Not long ago I remarked my suspicion that one of the factors that has kept English departments supplied with low-cost adjunct labor has been the number of holders of advanced degrees in English whose real goal is to write literature someday, not teach it--and teach English as other would-be writers wait tables to make a living, as a "day job."*
It is understandable that many should take that course in their lives--the hope at least existing of making some money while enjoying some control over their time. Still, it is a far from ideal arrangement, in ways that go even beyond the unattractions of teaching on an adjunct basis. The fact that as adjuncts they are likely to draw the least attractively scheduled courses--the early morning courses, the late courses--and may find themselves forced to spend many hours shuttling among multiple, widely dispersed, campuses to string together enough payments for enough courses to cover the bills permitting even the most meager existence--will diminish the actual control over their working time that they hoped for.

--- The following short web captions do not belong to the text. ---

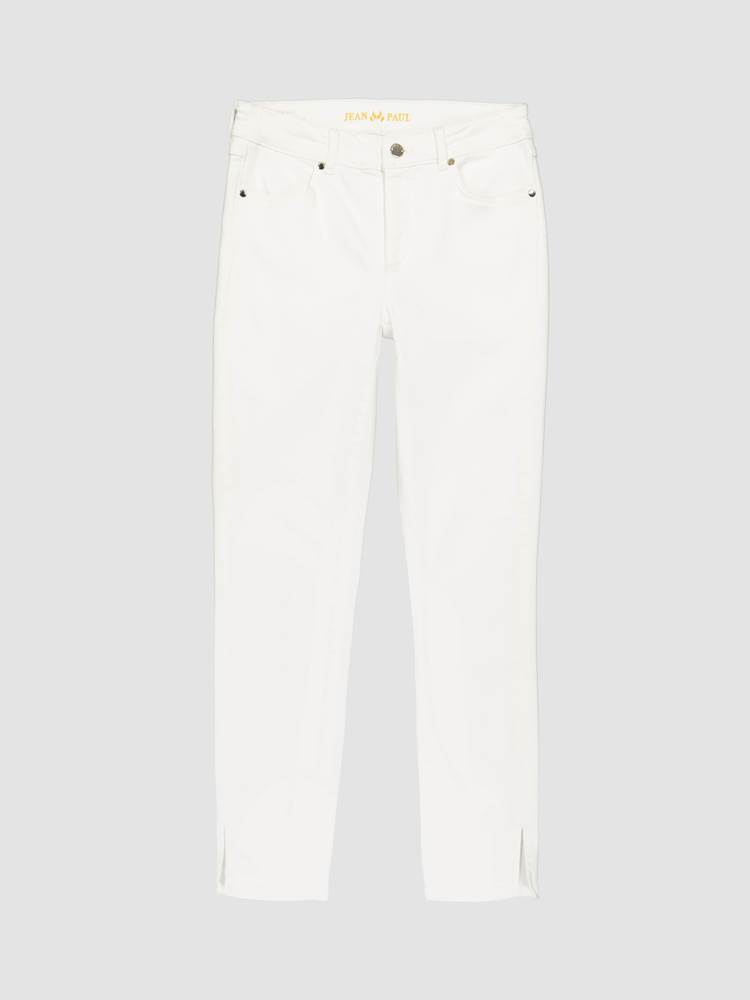 Sabine Cropped Color Jeans 7241653_O68-JEANPAULFEMME-S20-front_14130_Sabine Cropped Color Jeans_Sabine Cropped Color Jeans O68.jpg_Front||Front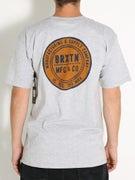Brixton Cutler T-Shirt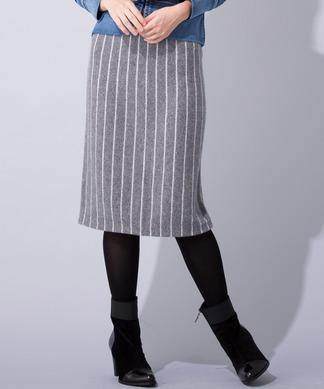 【Brahmin】ニットタイトスカート
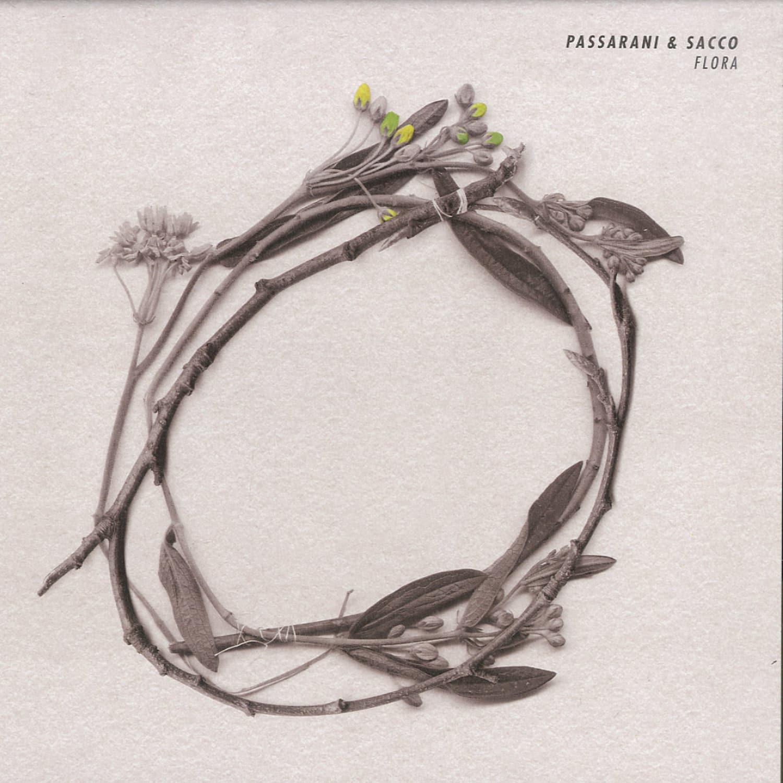Passarani & Sacco - Flora / RICARDO VILLALOBOS RMX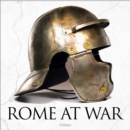 Rome at War - Book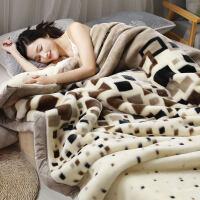 珊瑚毛绒毯子冬季加厚法兰绒毛毯拉舍尔加绒床单保暖被子双层床垫 时尚格调 200cmx230cm双层加厚约9斤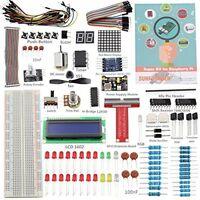 Sunfounder Project Super Starter Kit For Raspberry Pi 3, 2 and Model B+ W/ GPIO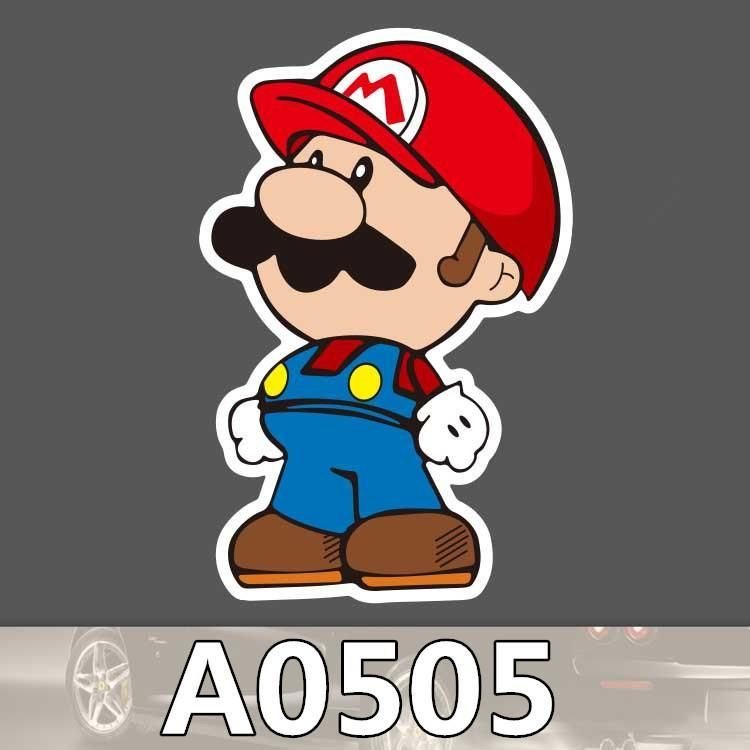 Nintendo super mario waterproof sticker for cars laptop luggage fridge skateboard graffiti cartoon notebook stickers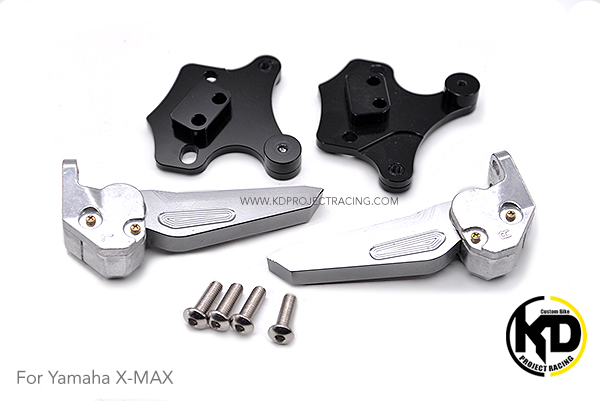 พักเท้าหลังแต่งแบบกดล๊อก Yamaha X-MAX300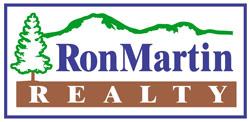 Ron Martin Realty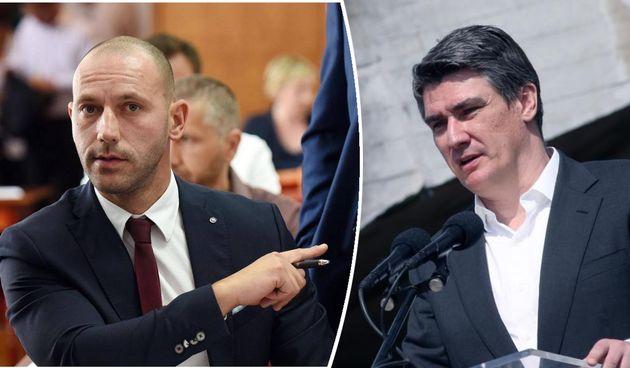 Damir Habijan; Zoran Milanović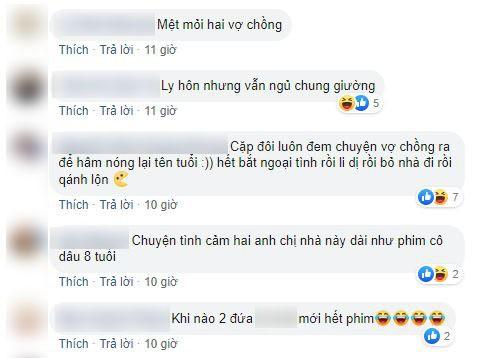 Tim đăng status lạ rồi vội vàng xóa đi, dân mạng đồn đoán nam ca sĩ muốn nhắc đến Trương Quỳnh Anh và Bình Minh?-3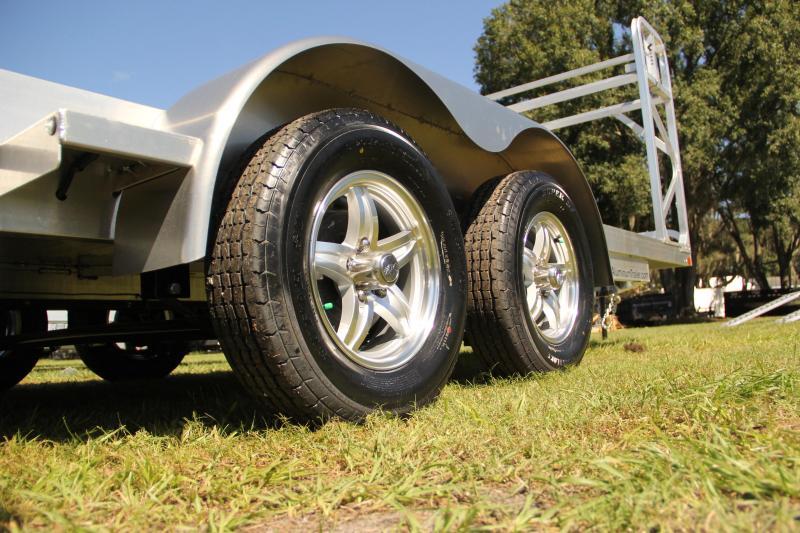 7x18 ATC Trailer | Car / Racing Trailer [Tire Rack]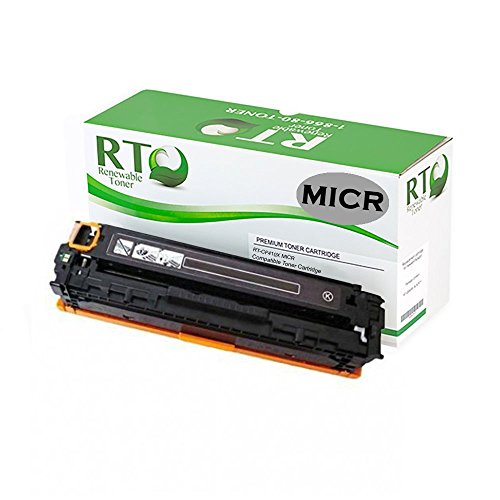 Renewable Toner Compatible MICR Cartridge High Yield Replacement HP CF410X 410X for Laserjet Pro M452 MFP M477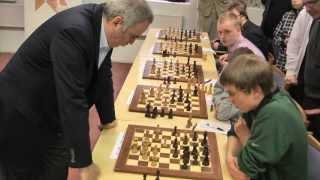 KASPAROV SIMUL(15players U18, U2000ELO) HELSINKI,FINLAND 20.04.2012 p-2
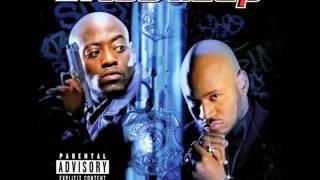 Jagged Edge ft. Jermaine Dupri - Keys To The Range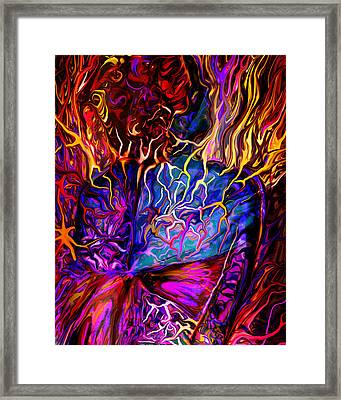 Pain Slow Death Five Framed Print by Karen Musick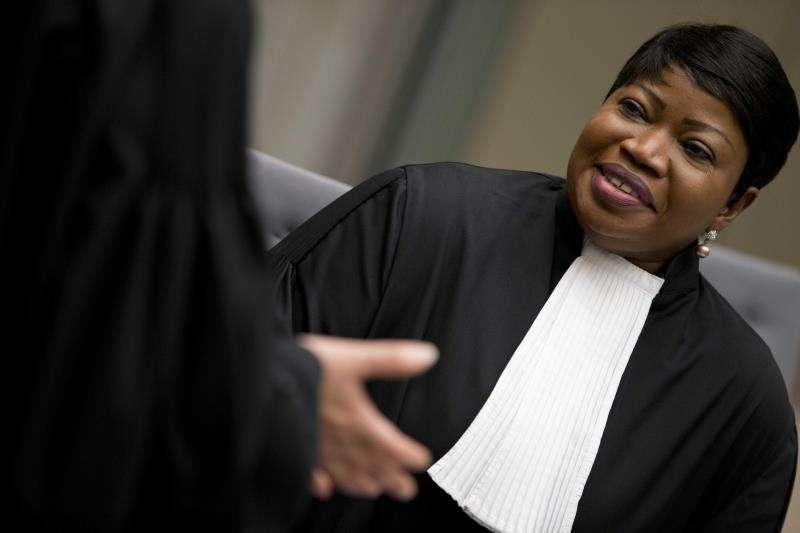 La fiscal jefe de la CPI, Fatou Bensouda. EFEArchivo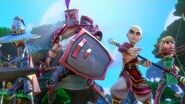 Dungeon Defenders II Early Access Launch Trailer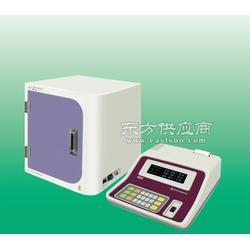 一级代理/NDK日本电色/分光色度计和色差计NF555图片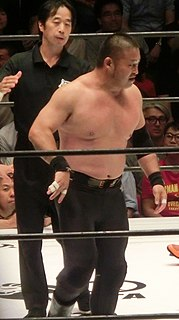 Masao Inoue (wrestler) Japanese professional wrestler (born 1970)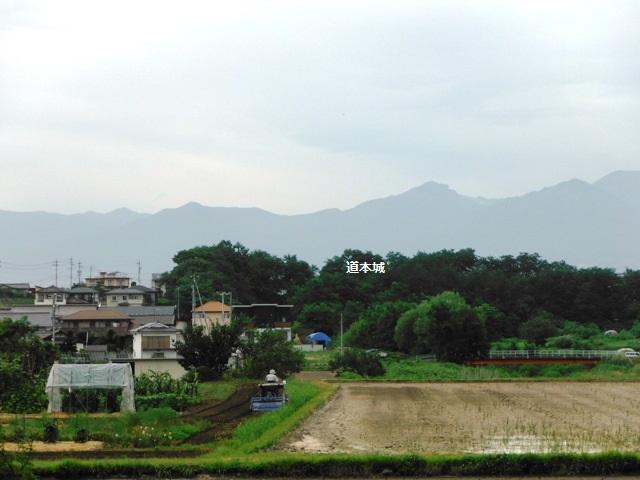 堂本城遠景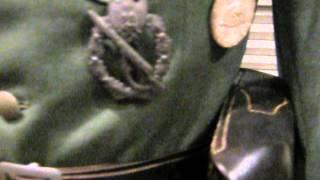 Original world war two German Infantry Officer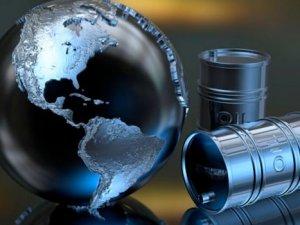 IEA: Petrol talebi 5 yılın rekorunu kıracak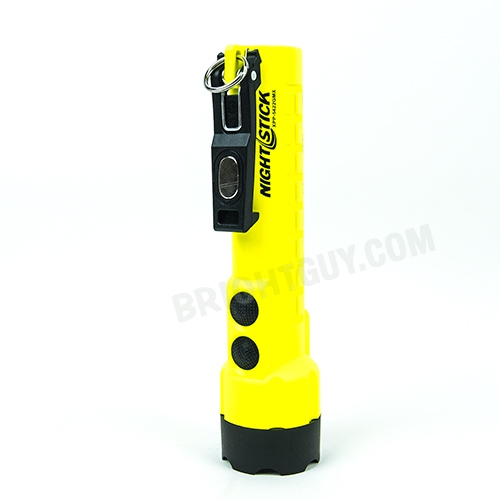 Nightstick X-Series Intrinsically Safe Dual Light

One can add to this that introversion is far from unknown among writers, and the front of a classroom is not a comfortable place for an introvert--especially the kind of classes that they are likely to draw, full of first-year students uninterested in the subject, who have that much less willingness or ability to hold up their end of a class discussion, who will constantly subject their instructors to difficult situations as they press them for a better grade, or even attempt to brazen their way through the course.
There is also the subject matter of their course itself--with its associated duties. Spending all day promulgating "one size fits all" rules to practitioners of an activity where One Size Never Fits All ("Never use passive voice!") and nit-picking other people's writing (as they grade paper after paper), seems all too likely to stifle rather than nurture a writer's creativity.
Alas, problematic as it all is, so are all the other choices available to writers constrained to work a Day Job.
* I would like to be clear here that this does not make them bad teachers any more than being aspiring writers makes those who wait tables bad waiters.